The HGP was unique in that it was truly a public-private partnership. By pooling those collective resources, we generated a wide range of innovations—in hardware, equipment, sequencing technologies, sample preparations, and more. All of these innovations helped to map the genome. Advances in computational methods were equally important, enabling us not only to generate the data but also to piece it all together and make sense of it.
Where do we go next? I think as big as HGP’s impact was on science, artificial intelligence (AI) has the potential to revolutionize scientific discovery even more over the next 50 years. It’s not brand new; in fact, it’s been around for decades. But AI’s progress in just the past 10 years has been quickly gaining momentum, primarily because of three key reasons. First, advances in producing fast computer chips such as GPUs. Second, there’s new algorithm designs in the form of artificial neural networks, giving us new ways of processing data and making predictions. For example, even now we can use AI to interpret radiographic images and to predict genomic mutations. And third, and probably the most important in biomedical research, we have a lot of data. We can use that data to train AI applications and to further refine these processes.
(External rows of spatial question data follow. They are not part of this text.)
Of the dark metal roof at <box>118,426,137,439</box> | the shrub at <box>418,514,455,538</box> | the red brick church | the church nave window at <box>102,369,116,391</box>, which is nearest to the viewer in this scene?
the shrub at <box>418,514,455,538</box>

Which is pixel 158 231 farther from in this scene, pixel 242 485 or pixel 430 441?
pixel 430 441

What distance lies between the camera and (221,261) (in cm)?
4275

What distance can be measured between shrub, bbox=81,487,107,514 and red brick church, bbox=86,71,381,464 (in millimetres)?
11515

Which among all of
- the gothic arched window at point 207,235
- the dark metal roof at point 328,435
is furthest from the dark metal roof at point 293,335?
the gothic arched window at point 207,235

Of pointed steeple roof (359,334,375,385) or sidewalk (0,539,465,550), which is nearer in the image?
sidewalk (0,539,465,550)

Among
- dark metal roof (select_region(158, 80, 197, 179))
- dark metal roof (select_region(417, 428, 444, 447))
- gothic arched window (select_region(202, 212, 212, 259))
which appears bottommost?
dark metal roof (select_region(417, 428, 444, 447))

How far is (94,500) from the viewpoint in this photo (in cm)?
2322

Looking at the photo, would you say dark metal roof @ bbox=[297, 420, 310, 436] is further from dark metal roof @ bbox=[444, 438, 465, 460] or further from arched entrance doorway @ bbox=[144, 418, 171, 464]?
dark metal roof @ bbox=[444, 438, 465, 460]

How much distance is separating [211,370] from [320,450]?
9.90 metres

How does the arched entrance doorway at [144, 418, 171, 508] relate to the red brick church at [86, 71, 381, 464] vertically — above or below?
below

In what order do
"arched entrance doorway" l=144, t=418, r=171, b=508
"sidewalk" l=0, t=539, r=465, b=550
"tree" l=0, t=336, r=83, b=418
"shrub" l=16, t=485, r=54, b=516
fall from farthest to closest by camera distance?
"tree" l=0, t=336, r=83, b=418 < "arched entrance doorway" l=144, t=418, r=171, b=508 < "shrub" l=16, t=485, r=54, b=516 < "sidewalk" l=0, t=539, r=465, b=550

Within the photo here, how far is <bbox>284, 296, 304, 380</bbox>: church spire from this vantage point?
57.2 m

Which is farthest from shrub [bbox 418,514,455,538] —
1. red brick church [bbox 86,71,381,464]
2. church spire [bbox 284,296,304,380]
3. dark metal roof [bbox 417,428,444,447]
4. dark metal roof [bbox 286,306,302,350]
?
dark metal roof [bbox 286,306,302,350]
Today, we have access to faster computer chips and new software. We can generate tremendous amounts of data. The next innovation needs to make that data relevant and available to the biomedical field.
We need to train AI systems and make the data useful. We need to get on the “AI-revolution train” and take advantage of this fast-moving area of research. Then, we’ll be able to take the next quantum leap in cancer research and care. That’s the next challenge and the next opportunity facing NCI.